Mehrere Regale enthielten Bacta – jede Menge Bacta, schwarz-rosa Zylinder wie die, die auf den Luftgleiter verladen worden waren. Jeder Behälter mit dem Wunderheilmittel war sauber mit dem Namen einer Militärbasis versehen. Die meisten waren an die FEY’LYA-MILITÄRBASIS, VANDOR-3 adressiert, und auf nahe gelegenen Regalen standen purpurne Fässer, die mit VRADIUM und AMBORI beschriftet waren.
Mit einem Mal erschöpft, legte Jesmin die Stirn gegen eins der Regale.
Bhindi ging zu ihr hinüber. »Fünf, du siehst aus, als fängst du gleich an zu heulen.«
»Weil ich das am liebsten täte.« Jesmin nahm ein paar stockende Atemzüge, um sich wieder unter Kontrolle zu bekommen.

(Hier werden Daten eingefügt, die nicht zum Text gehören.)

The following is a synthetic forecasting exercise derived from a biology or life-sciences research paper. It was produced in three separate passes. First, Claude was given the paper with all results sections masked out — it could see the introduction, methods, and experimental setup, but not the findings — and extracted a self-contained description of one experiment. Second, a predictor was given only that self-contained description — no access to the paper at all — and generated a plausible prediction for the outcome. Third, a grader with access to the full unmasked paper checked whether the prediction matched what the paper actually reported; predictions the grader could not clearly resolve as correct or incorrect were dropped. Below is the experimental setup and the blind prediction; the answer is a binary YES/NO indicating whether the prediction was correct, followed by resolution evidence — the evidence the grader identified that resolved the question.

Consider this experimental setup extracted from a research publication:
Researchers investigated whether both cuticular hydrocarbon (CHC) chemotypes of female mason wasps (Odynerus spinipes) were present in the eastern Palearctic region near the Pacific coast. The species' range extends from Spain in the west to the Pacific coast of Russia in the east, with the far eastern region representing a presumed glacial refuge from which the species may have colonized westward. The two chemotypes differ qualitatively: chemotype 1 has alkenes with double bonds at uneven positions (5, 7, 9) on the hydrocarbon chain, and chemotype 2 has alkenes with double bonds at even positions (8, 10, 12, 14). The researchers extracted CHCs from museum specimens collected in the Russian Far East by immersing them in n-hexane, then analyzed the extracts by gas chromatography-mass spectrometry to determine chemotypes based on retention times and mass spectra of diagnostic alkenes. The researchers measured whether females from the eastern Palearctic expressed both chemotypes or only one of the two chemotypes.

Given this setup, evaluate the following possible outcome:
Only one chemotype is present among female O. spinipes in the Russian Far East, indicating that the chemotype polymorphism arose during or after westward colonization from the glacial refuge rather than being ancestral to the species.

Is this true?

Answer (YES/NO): NO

Bhindi runzelte die Stirn. »Ich bin nicht vertraut mit … Was ist das für Zeug? Vradium und Ambori.«
»Wenn man beides vermischt, bilden sie die chemische Lösung, die bei Tests verwendet wird, um den Bacta-Gehalt einer Flüssigkeit zu bestimmen. Mischt man sie mit einem flüssigen, trägen rosa Medium, sehen sie genauso wie Bacta aus. Deshalb gehören diese beiden Chemikalien zu dem, was als der Bacta-Dreier oder der Bacta-Trigonschwindel bezeichnet wird.«
Bhindi schüttelte den Kopf. »Davon habe ich noch nie etwas gehört.«
»Ist auch größtenteils auf den Schwarzmarkt beschränkt. Das Ganze wird als Trigon – also als Dreieck – bezeichnet, weil der Schwindel drei Elemente erfordert. Man benötigt frisches Bacta und Bacta, das das Ende seines Haltbarkeitsdatums schon fast erreicht hat, sowie eine gewisse Menge dieser beiden Chemikalien. Sagen wir, du bist Versorgungsoffizier in einem Krankenhaus oder auf einer Militärbasis. Frisches Bacta kommt rein. Du nimmst das frische Bacta und schüttest alles in Behälter, die als etwas anderes deklariert sind. Dann schmuggelt man das Zeug aus dem Lager und verkauft es auf dem Schwarzmarkt. Du nimmst das alte Bacta und füllst es in die Behälter, in denen das frische Bacta geliefert wurde. Und du gibst die träge Vradium-Ambori-Verbindung in die Behälter, in denen sich eigentlich altes Bacta befinden soll. Wenn diese Container dann ihre regelmäßigen Überprüfungen durchlaufen, bestätigt ein erster Test, dass es sich um Bacta handelt, doch ein zweiter Test belegt, dass das Bacta sein Haltbarkeitsdatum überschritten hat und vernichtet werden sollte.«
»Oh.«
»Und diese Masche ist sogar noch schlimmer, als einfach Bacta aus einem Krankenhaus zu stehlen. Denn überall, wo dieser Dreck im Umlauf ist, fordern Ärzte eine Dosis frisches Bacta an. Es wird geliefert, ein Patient bekommt es verabreicht – oder in Krisenzeiten, wie etwa nach einer Schlacht, gleich ein ganzer Haufen Patienten –, und der Patient wird krank oder stirbt, weil diese Dosis, bei der es sich in Wahrheit um altes Bacta handelt, in der Zwischenzeit verdorben ist. Leute sterben.« Jesmin wandte sich einen Moment lang ab, damit Bhindi ihr Gesicht nicht sehen konnte. »Mein … Freund … wurde ermordet, als er in einem Fall ermittelte, bei dem es um genau diesen Dreck ging. Im letzten Krieg.«
»Das tut mir leid.«
Die Tür glitt auf. Jesmin warf einen Blick hinüber. Ein Schnapphund kam herein, mit einem Datapad in der Hand. Der Mann – ein Twi’lek mit blauer Haut und locker herabhängenden Kopftentakeln – näherte sich dem Seitengang, in dem die Gespenster standen. Zuerst schaute er nicht in ihre Richtung. Dann schloss sich die Tür, und die Kammer versank in tiefer Dunkelheit.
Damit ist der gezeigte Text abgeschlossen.